Désormais la dimension de la “récompense et du chatiment” n’est plus une motivation pertinente pour lui de prodiguer le Bien, car seul dans un monde supérieur defini par Dieu1 nous pourrions parler de concepts de récompense et de punition.
En d’autres termes, en Job était la capacité de s’élever au niveau de “homme intègre et droit, craignant Dieu et s’écartant du mal” non par la dépendance aux épreuves, et ce qui l’a aidé à s’élever à cet état, ce sont les épreuves et les questionnements qu’il a traversés.
En resumé, nous pouvons dire ceci :
Le bien est bon en soi sans lien avec la récompense et la punition qui en découleront. Cependant, une partie du bien est que celui qui fait le bien reçoive l’influence du bien, meme si dans notre realite actuelle, il n’est pas aisee de percevoir le Bien par excellence, car le bien est souvent juge comme tel en fonction de la récompense qu’on en recoit.

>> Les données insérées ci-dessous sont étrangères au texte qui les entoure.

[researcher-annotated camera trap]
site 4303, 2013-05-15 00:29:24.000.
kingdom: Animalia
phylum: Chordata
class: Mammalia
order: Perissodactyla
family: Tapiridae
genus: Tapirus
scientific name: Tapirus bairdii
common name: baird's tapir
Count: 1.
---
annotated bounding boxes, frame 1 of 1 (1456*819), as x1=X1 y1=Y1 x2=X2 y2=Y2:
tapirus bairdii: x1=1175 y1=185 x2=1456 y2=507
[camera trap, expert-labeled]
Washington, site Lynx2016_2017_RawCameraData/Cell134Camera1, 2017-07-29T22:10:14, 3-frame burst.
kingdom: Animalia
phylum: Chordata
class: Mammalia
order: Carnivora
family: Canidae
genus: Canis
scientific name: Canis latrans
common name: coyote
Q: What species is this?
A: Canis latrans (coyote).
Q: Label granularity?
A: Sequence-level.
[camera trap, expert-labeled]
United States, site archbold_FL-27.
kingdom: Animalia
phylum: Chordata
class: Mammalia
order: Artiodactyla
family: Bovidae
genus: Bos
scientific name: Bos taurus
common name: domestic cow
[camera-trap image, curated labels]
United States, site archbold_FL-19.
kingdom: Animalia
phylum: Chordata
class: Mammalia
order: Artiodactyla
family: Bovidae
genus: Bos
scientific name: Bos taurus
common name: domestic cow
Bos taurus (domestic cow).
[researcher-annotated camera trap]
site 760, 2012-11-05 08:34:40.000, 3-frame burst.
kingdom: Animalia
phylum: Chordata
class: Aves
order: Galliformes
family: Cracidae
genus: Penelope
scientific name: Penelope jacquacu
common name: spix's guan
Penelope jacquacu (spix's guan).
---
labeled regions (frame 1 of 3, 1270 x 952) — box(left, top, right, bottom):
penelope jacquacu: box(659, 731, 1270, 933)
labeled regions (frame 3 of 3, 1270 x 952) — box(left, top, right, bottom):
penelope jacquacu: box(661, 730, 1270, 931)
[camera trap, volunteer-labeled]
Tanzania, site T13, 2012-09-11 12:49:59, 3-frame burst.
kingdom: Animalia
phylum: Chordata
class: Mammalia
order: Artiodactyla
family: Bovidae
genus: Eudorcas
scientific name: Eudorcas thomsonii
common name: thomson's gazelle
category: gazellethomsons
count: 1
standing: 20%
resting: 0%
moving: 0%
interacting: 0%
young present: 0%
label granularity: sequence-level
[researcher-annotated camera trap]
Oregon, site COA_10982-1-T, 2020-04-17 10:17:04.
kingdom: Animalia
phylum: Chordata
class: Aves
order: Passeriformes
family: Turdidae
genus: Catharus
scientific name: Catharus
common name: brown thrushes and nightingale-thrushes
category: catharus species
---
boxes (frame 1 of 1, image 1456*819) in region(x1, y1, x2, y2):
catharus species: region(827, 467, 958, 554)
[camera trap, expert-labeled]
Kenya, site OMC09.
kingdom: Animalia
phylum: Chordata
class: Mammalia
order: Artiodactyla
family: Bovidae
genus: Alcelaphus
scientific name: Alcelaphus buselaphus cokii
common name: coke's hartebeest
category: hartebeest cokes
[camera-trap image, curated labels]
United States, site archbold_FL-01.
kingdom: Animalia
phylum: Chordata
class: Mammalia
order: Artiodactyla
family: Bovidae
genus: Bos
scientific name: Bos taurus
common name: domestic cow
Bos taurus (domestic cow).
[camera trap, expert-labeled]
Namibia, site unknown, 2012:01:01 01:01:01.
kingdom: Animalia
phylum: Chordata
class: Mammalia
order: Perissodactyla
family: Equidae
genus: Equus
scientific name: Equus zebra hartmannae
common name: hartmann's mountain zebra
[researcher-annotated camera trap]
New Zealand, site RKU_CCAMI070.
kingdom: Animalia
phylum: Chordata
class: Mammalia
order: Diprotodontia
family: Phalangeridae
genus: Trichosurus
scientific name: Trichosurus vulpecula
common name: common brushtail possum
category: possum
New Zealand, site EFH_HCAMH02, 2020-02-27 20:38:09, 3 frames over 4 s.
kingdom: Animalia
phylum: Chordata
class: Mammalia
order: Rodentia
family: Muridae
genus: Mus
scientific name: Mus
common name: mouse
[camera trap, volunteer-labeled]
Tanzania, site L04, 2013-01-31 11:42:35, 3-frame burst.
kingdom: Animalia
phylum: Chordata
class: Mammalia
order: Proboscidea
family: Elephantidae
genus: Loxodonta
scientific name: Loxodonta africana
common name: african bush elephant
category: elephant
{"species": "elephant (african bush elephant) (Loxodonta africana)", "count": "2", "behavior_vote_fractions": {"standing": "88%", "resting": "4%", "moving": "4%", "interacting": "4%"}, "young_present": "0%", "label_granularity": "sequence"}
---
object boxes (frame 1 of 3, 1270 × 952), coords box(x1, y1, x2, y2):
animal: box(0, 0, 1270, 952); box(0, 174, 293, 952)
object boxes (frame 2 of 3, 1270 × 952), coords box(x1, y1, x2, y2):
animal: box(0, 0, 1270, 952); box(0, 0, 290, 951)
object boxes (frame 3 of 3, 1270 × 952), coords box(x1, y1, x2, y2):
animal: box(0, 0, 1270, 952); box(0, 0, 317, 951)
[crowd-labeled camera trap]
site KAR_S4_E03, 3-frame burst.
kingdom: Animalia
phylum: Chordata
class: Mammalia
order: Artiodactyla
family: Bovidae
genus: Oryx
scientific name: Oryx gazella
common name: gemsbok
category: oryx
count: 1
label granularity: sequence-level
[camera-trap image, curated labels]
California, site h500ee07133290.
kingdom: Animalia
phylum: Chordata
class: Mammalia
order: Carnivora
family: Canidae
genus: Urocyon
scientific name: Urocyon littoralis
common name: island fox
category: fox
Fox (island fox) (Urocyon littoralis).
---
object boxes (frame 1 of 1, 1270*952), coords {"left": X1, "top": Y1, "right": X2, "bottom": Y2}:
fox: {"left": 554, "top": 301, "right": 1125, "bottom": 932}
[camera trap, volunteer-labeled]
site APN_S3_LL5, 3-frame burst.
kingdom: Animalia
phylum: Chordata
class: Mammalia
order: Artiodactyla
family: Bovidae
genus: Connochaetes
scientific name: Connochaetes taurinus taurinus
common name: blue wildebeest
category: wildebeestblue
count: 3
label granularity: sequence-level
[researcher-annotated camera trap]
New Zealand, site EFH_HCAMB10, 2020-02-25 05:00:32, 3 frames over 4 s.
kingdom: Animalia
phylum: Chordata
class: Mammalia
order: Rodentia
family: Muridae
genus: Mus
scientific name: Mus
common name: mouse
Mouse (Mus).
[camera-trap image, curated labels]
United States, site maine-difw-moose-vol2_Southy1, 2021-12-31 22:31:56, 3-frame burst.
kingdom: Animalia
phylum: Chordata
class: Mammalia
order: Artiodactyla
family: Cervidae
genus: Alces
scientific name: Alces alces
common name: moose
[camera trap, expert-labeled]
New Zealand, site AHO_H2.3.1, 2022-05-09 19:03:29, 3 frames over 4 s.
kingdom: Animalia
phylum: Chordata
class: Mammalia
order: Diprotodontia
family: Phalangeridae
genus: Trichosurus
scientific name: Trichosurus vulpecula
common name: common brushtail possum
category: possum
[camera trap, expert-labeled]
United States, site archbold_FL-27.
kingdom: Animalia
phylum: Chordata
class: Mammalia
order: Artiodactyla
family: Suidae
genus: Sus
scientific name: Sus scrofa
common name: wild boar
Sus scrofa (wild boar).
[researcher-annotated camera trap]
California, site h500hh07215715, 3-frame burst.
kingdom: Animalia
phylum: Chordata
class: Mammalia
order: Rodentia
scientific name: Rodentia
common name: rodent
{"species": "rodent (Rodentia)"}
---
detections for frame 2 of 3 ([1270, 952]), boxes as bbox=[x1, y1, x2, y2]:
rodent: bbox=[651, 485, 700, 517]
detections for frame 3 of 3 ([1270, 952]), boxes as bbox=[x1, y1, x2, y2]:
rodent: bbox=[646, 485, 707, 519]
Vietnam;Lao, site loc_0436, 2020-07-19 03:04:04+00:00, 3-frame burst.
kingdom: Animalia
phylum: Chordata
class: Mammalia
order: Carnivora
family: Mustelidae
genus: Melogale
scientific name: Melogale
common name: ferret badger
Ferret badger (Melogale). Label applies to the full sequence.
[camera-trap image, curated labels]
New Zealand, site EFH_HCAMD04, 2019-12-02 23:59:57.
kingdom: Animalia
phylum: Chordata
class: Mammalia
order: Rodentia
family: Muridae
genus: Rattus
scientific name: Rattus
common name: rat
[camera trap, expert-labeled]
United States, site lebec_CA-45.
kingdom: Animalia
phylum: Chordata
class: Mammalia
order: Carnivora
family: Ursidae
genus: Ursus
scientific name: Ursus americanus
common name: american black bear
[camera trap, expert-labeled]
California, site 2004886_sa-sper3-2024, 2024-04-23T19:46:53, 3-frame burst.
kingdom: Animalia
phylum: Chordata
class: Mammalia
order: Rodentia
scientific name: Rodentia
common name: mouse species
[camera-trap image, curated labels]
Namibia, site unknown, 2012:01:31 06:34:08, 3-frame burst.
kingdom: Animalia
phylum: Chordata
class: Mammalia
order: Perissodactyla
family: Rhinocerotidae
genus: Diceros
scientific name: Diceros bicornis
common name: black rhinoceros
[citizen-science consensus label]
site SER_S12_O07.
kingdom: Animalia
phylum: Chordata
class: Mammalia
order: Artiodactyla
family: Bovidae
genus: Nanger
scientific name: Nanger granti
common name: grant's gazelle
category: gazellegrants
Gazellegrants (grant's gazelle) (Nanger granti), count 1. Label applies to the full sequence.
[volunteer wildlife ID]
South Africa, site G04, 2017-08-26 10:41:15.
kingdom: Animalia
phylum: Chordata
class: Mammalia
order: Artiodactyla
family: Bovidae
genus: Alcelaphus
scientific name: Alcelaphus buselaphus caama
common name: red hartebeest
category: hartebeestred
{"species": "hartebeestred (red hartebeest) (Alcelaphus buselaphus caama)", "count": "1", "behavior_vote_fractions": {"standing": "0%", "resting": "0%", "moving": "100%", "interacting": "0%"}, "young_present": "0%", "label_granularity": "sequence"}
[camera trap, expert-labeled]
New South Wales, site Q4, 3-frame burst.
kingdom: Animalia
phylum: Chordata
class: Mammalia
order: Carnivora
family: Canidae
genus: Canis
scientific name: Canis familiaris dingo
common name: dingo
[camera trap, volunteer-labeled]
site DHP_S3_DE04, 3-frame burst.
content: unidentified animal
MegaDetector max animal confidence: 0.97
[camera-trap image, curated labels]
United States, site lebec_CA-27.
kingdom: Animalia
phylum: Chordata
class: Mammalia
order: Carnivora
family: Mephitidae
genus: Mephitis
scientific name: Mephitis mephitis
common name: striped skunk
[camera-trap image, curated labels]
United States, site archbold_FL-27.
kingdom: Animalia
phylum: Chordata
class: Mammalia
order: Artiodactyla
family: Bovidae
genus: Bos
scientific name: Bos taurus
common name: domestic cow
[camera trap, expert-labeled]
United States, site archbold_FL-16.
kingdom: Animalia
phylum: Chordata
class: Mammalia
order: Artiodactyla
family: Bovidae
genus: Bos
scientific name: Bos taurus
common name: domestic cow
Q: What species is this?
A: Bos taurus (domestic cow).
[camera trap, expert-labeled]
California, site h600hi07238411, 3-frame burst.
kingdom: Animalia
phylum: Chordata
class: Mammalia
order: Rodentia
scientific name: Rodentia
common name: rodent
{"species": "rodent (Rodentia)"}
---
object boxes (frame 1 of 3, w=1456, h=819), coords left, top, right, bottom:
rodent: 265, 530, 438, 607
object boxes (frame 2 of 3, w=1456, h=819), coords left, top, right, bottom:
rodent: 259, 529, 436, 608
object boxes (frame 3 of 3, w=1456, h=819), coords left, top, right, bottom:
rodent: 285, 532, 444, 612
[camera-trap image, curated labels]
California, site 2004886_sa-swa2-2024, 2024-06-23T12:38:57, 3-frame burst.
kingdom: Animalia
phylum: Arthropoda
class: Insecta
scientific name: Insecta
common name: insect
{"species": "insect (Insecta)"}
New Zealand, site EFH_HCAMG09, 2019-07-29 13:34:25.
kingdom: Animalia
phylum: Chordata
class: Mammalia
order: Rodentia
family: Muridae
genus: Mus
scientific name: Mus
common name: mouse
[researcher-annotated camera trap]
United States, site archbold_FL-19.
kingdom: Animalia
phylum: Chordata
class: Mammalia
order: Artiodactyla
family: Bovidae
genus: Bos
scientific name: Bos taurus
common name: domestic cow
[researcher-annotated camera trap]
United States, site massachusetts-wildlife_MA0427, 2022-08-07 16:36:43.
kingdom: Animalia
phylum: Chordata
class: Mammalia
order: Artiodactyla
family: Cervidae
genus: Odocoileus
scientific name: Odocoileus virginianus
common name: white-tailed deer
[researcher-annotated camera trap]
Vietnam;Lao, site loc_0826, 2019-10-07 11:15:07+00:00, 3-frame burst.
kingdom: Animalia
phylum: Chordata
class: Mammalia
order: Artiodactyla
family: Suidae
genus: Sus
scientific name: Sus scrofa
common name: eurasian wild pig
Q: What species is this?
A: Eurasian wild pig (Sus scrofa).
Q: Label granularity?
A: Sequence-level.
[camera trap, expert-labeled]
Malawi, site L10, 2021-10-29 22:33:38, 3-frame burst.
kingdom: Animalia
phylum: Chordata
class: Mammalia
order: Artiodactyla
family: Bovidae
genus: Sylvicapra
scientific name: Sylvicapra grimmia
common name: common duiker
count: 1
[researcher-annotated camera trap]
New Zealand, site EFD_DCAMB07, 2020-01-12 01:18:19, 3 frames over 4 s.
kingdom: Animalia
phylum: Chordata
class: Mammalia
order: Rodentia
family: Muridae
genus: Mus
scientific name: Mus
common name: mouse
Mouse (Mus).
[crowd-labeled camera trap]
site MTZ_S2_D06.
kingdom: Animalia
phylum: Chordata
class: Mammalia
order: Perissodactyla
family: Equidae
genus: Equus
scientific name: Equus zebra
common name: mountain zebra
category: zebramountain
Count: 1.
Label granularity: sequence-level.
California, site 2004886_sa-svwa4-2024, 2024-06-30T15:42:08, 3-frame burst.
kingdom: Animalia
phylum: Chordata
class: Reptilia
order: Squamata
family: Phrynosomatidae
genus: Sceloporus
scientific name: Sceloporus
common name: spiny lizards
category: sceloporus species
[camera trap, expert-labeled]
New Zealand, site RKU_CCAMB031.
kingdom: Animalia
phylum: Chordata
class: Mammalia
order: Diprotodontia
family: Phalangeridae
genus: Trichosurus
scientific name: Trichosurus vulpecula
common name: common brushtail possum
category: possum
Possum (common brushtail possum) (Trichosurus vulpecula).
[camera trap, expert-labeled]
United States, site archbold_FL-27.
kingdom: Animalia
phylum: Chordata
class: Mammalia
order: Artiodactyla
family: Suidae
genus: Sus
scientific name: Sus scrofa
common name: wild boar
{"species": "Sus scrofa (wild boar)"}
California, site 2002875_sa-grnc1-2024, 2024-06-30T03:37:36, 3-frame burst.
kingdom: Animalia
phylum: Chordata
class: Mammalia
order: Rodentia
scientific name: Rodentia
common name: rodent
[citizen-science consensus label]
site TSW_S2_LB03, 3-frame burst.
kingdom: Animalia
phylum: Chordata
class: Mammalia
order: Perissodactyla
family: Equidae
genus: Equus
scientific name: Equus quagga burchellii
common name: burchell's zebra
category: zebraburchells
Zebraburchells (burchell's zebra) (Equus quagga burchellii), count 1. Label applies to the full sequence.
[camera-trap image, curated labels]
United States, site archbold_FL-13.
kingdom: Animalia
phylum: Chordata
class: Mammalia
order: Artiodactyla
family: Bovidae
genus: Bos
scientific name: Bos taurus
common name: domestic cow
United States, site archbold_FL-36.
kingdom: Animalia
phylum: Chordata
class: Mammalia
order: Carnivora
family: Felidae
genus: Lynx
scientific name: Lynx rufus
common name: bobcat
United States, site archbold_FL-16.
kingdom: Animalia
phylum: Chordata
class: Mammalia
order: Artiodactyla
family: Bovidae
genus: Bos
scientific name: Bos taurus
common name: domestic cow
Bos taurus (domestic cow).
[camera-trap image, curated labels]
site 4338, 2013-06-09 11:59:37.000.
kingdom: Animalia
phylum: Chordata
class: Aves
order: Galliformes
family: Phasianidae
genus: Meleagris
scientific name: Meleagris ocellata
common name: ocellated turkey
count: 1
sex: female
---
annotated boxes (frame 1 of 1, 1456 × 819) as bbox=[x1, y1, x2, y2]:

Par conséquent, la récompense et la punition sont des concepts uniquement reservés au monde “à venir”. Même là, ils ne fonctionnent pas comme récompense et punition, mais comme cause et effet, et comme une illustration de la réalité méritée pour ceux qui font le bien ou le mal. Selon cette compréhension, on peut dire qu’une partie du rôle de celui qui agit pour le Bien est de faire en sorte que les bons aient du bien – que le juste ait du bien comme le méchant ait du mal. Par conséquent, si l’on voit qu’il y a “un juste qui souffre” ou “un méchant qui prospère”, cela doit nous eveiller non a un questionnement mais à un role que nous nous devons d’endosser de propager avec encore plus de motivation et de vigueur le Bien en tant que tel…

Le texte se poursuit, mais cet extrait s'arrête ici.